Shayne nodded. “Gentry told me Olsen was staked out here.”

Hutch was a wiry man of medium height. He wore a quiet brown suit and a deceptively casual expression. “Olsen stepped out for a cup of coffee,” he said. “I promised to keep an eye out.”

“Let’s go up to four-eighteen,” Shayne suggested, and moved toward the elevators.

“Okay, Mike. But she can’t be up there. She left her key in the box. I’ve got it right here.”

“People have been known to leave hotel doors on the latch when they went out — for various reasons,” Shayne told him equably. “Maybe Mrs. Davis had a reason.”

“What?” Hutch asked as an elevator took them up.

“She’s in the middle of something funny.
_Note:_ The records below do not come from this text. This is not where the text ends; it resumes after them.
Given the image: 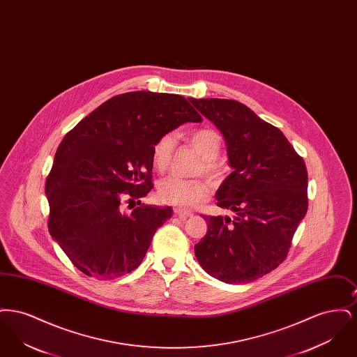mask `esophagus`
Segmentation results:
<instances>
[{
	"mask_svg": "<svg viewBox=\"0 0 357 357\" xmlns=\"http://www.w3.org/2000/svg\"><path fill=\"white\" fill-rule=\"evenodd\" d=\"M174 213H175V215H178L179 218H187V217H191L192 215V213L191 211H187L185 208H179V207H175L174 208Z\"/></svg>",
	"mask_w": 357,
	"mask_h": 357,
	"instance_id": "34e87169",
	"label": "esophagus"
}]
</instances>
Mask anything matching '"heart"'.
<instances>
[{
  "mask_svg": "<svg viewBox=\"0 0 357 357\" xmlns=\"http://www.w3.org/2000/svg\"><path fill=\"white\" fill-rule=\"evenodd\" d=\"M191 146L202 156L204 172L214 174L217 171L215 159L221 151V137L208 128L192 131L188 135ZM176 144V137L172 134L162 136L153 146V165L158 170H166L170 165L172 153ZM210 192L208 183L199 179H182L179 176H169L159 182L158 198L162 204H172L183 208H191L202 204Z\"/></svg>",
  "mask_w": 357,
  "mask_h": 357,
  "instance_id": "b5f03b06",
  "label": "heart"
}]
</instances>
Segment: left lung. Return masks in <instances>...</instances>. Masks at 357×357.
Wrapping results in <instances>:
<instances>
[{"mask_svg": "<svg viewBox=\"0 0 357 357\" xmlns=\"http://www.w3.org/2000/svg\"><path fill=\"white\" fill-rule=\"evenodd\" d=\"M226 142L231 174L222 182L217 206L227 215L204 217L207 233L194 252L211 277L248 284L272 272L288 255L291 238L307 210L304 159L285 135L242 102L194 99Z\"/></svg>", "mask_w": 357, "mask_h": 357, "instance_id": "8db88e82", "label": "left lung"}]
</instances>
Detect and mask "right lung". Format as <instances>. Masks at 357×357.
Masks as SVG:
<instances>
[{
  "mask_svg": "<svg viewBox=\"0 0 357 357\" xmlns=\"http://www.w3.org/2000/svg\"><path fill=\"white\" fill-rule=\"evenodd\" d=\"M202 116L183 96L149 91L111 98L61 140L45 183L52 238L82 272L112 280L132 272L170 206L123 211L151 188L153 146ZM140 204V201H137Z\"/></svg>",
  "mask_w": 357,
  "mask_h": 357,
  "instance_id": "obj_1",
  "label": "right lung"
}]
</instances>
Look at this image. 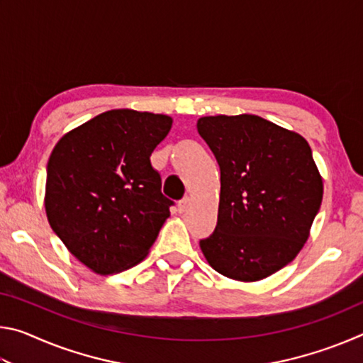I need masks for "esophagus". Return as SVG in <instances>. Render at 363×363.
I'll use <instances>...</instances> for the list:
<instances>
[{
  "label": "esophagus",
  "instance_id": "obj_1",
  "mask_svg": "<svg viewBox=\"0 0 363 363\" xmlns=\"http://www.w3.org/2000/svg\"><path fill=\"white\" fill-rule=\"evenodd\" d=\"M189 203H190V199L189 196H184V199L177 203V210H179V213H184L189 208Z\"/></svg>",
  "mask_w": 363,
  "mask_h": 363
}]
</instances>
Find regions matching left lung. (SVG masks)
Masks as SVG:
<instances>
[{
  "label": "left lung",
  "instance_id": "1",
  "mask_svg": "<svg viewBox=\"0 0 363 363\" xmlns=\"http://www.w3.org/2000/svg\"><path fill=\"white\" fill-rule=\"evenodd\" d=\"M196 130L220 169L218 224L200 248L225 277L266 279L296 257L320 210L311 147L256 115L203 116Z\"/></svg>",
  "mask_w": 363,
  "mask_h": 363
}]
</instances>
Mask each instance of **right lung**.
I'll return each instance as SVG.
<instances>
[{
    "mask_svg": "<svg viewBox=\"0 0 363 363\" xmlns=\"http://www.w3.org/2000/svg\"><path fill=\"white\" fill-rule=\"evenodd\" d=\"M173 120L110 110L59 140L46 168V214L70 253L108 275L138 264L157 240L173 200L150 155Z\"/></svg>",
    "mask_w": 363,
    "mask_h": 363,
    "instance_id": "obj_1",
    "label": "right lung"
}]
</instances>
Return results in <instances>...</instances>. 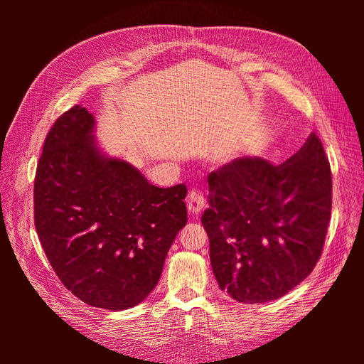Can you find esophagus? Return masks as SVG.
Segmentation results:
<instances>
[{"mask_svg": "<svg viewBox=\"0 0 364 364\" xmlns=\"http://www.w3.org/2000/svg\"><path fill=\"white\" fill-rule=\"evenodd\" d=\"M205 206V196L202 190H191L188 197H186V208H188V213L191 215L199 214Z\"/></svg>", "mask_w": 364, "mask_h": 364, "instance_id": "34e87169", "label": "esophagus"}]
</instances>
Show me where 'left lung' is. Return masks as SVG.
Returning a JSON list of instances; mask_svg holds the SVG:
<instances>
[{
  "label": "left lung",
  "instance_id": "8db88e82",
  "mask_svg": "<svg viewBox=\"0 0 364 364\" xmlns=\"http://www.w3.org/2000/svg\"><path fill=\"white\" fill-rule=\"evenodd\" d=\"M208 185L209 258L232 299H279L313 272L333 202L331 167L316 134L281 165L238 158L209 173Z\"/></svg>",
  "mask_w": 364,
  "mask_h": 364
}]
</instances>
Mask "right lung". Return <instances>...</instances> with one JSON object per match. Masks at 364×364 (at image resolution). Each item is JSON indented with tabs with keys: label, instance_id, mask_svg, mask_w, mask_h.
<instances>
[{
	"label": "right lung",
	"instance_id": "add662e5",
	"mask_svg": "<svg viewBox=\"0 0 364 364\" xmlns=\"http://www.w3.org/2000/svg\"><path fill=\"white\" fill-rule=\"evenodd\" d=\"M95 118L73 106L43 142L35 178V226L62 284L111 311L142 302L186 225L183 183L158 188L129 162L100 151Z\"/></svg>",
	"mask_w": 364,
	"mask_h": 364
}]
</instances>
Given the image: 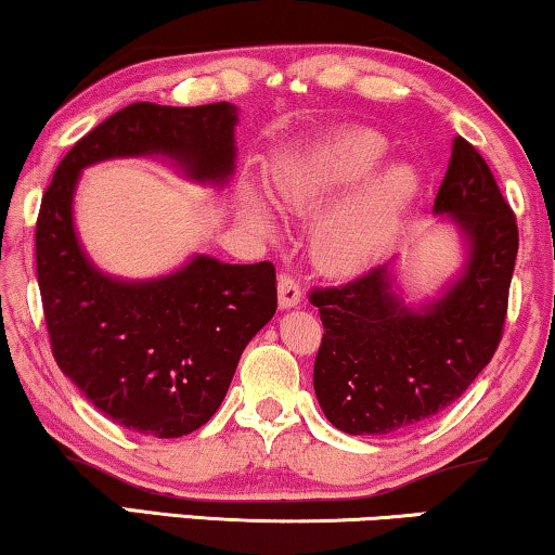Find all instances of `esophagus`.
I'll use <instances>...</instances> for the list:
<instances>
[{"label": "esophagus", "instance_id": "34e87169", "mask_svg": "<svg viewBox=\"0 0 555 555\" xmlns=\"http://www.w3.org/2000/svg\"><path fill=\"white\" fill-rule=\"evenodd\" d=\"M300 300H302V293H300L298 280L291 278V275L280 278V283H278V302H280V308L291 310L295 306H300Z\"/></svg>", "mask_w": 555, "mask_h": 555}]
</instances>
I’m worried, that’s all.”

They stopped at 418, and Ben Hutch knocked perfunctorily before trying the doorknob. It was locked. He inserted the key and opened the door, and stepped cautiously inside.

Shayne entered a large, pleasant room that showed no sign of occupancy except the presence of an obviously new case of expensive airplane luggage standing unopened on a luggage stand. The bed was neatly made, and the spacious closet was empty.

Ben Hutch went into the bathroom and returned with a puzzled frown between his eyes. “Looks like she didn’t even wash her hands. I forgot to mention that the maid reported this morning — said the bed hadn’t been used, and towels all clean.”

“So you forgot to tell me,” Shayne growled. “Are you going to open that bag? Or shall I?”

“If it’s not locked.” Hutch went over and pressed the center catch. It opened, and he withdrew its entire contents, a heavy bundle wrapped in a cheap dressing-gown with a Burdine’s price tag still attached to a button on the sleeve. He laid it on the bed, unrolled the gown, and revealed four new novels with bright jackets.

“An obvious plant,” Shayne said with disgust. “Those books make about the right weight, and the robe kept them from sliding around and attracting attention when her luggage was carried up.”

“In the name of God, why? This bag cost a lot more than a night’s room rent, and she didn’t even sleep here.”

Shayne’s gray eyes were narrowed and remote. “I don’t know, Ben. Leave the room locked, and I’ll have Gentry send up a fingerprint man right away.”

He left the house detective and long-legged it to the elevator where he went down and out to his car.

So now both women were really missing, he thought, as he drove to his downtown office. And Mr. Milton Brewer.

He increased his speed, suddenly hopeful that Lucy Hamilton had noticed a glance between Brewer and Mrs. Davis, a casual word, perhaps. His hunch that the woman’s name was not Davis persisted, but he had liked her and wanted to help her. She had obviously had no intention of spending the night at the Waldorf Towers. There were no toilet articles in her case — nothing.